Ramón A. Pérez
Hace mucho tiempo salí de mi adorada Nicaragua. Me fui, igual que muchos compatriotas, cargando la cruz del exilio, soportando miles de dificultades pero con un corazón lleno de ilusiones, listo para romper las barreras del idioma e insertarnos en el gran mar de la democracia que practicamos aquí en Estados Unidos.
Algo así Nicaragua se merece construir como sistema; no la democracia concebida por la izquierda, donde los valores morales se pierden, la unión familiar se rompe, se persiguen las ideas, se hostiliza la creencia religiosa y la propiedad privada.
En la actualidad los políticos con su mal actuar responden a intereses mezquinos partidarios. Es de suma urgencia promover la educación sobre lo que es la democracia, después que la historia de Nicaragua ha sido escrita con sangre como consecuencia de la rivalidades de los partidos tradicionales por alcanzar el poder. Los cincuenta años de dictadura somocista más los diez años de destrucción sandinista.

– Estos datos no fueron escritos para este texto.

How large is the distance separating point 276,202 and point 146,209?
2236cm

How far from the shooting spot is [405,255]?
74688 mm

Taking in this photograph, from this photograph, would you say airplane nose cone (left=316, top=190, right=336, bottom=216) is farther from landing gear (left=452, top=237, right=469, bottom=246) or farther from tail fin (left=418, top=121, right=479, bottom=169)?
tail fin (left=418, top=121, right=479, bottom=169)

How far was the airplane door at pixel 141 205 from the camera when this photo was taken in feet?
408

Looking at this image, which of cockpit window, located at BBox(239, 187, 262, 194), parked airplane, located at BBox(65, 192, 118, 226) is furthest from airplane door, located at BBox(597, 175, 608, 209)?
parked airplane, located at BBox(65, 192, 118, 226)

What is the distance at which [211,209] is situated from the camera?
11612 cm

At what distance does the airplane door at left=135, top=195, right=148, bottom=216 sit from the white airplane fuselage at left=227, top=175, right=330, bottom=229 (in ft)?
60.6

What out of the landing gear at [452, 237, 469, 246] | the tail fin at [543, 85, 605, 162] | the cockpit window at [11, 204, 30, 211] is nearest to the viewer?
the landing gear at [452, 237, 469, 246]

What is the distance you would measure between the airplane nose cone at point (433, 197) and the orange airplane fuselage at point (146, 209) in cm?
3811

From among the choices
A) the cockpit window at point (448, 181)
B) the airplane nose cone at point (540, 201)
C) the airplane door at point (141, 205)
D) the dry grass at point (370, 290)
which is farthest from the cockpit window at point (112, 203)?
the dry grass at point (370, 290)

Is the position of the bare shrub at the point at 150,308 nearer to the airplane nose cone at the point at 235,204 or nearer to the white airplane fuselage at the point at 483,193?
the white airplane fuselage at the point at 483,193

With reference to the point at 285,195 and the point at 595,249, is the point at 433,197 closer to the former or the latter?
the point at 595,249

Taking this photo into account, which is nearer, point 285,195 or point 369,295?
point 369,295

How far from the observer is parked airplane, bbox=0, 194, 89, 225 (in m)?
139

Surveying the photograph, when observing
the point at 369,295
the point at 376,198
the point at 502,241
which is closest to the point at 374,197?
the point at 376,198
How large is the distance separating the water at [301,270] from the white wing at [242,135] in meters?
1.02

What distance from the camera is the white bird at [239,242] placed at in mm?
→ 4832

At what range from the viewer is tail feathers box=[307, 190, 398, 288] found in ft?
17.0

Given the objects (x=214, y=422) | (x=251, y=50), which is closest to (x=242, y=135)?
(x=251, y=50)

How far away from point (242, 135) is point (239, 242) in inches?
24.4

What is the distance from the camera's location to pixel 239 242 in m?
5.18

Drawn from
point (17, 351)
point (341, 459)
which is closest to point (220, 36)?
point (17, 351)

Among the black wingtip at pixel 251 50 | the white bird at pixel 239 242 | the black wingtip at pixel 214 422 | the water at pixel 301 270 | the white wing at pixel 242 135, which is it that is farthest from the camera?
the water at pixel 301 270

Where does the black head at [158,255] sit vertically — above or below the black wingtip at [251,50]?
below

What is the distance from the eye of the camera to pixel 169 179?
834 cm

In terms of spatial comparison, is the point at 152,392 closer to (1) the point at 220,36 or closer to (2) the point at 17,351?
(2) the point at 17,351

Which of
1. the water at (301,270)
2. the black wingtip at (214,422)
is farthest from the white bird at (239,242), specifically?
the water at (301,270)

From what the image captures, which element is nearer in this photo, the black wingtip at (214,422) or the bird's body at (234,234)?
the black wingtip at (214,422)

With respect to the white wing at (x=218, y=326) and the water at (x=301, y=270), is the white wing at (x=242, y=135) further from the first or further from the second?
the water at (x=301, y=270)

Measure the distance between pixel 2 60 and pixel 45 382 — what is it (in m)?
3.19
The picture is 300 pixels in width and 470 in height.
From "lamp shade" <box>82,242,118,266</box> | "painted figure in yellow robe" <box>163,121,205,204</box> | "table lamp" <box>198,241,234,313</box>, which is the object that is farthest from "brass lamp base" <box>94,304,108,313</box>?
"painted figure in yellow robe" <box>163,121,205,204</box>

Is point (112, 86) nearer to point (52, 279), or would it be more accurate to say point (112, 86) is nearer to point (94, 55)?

Es tiempo de que se borren las figuras de los líderes o caciques en las contiendas políticas. El reto es para los partidos que se identifiquen con las ambiciones del pueblo, para ser educados con un nuevo concepto de democracia. El pueblo aprende con rapidez. No soy político ni escritor, pero me atrevo a redactar esta carta porque considero que es mi deber.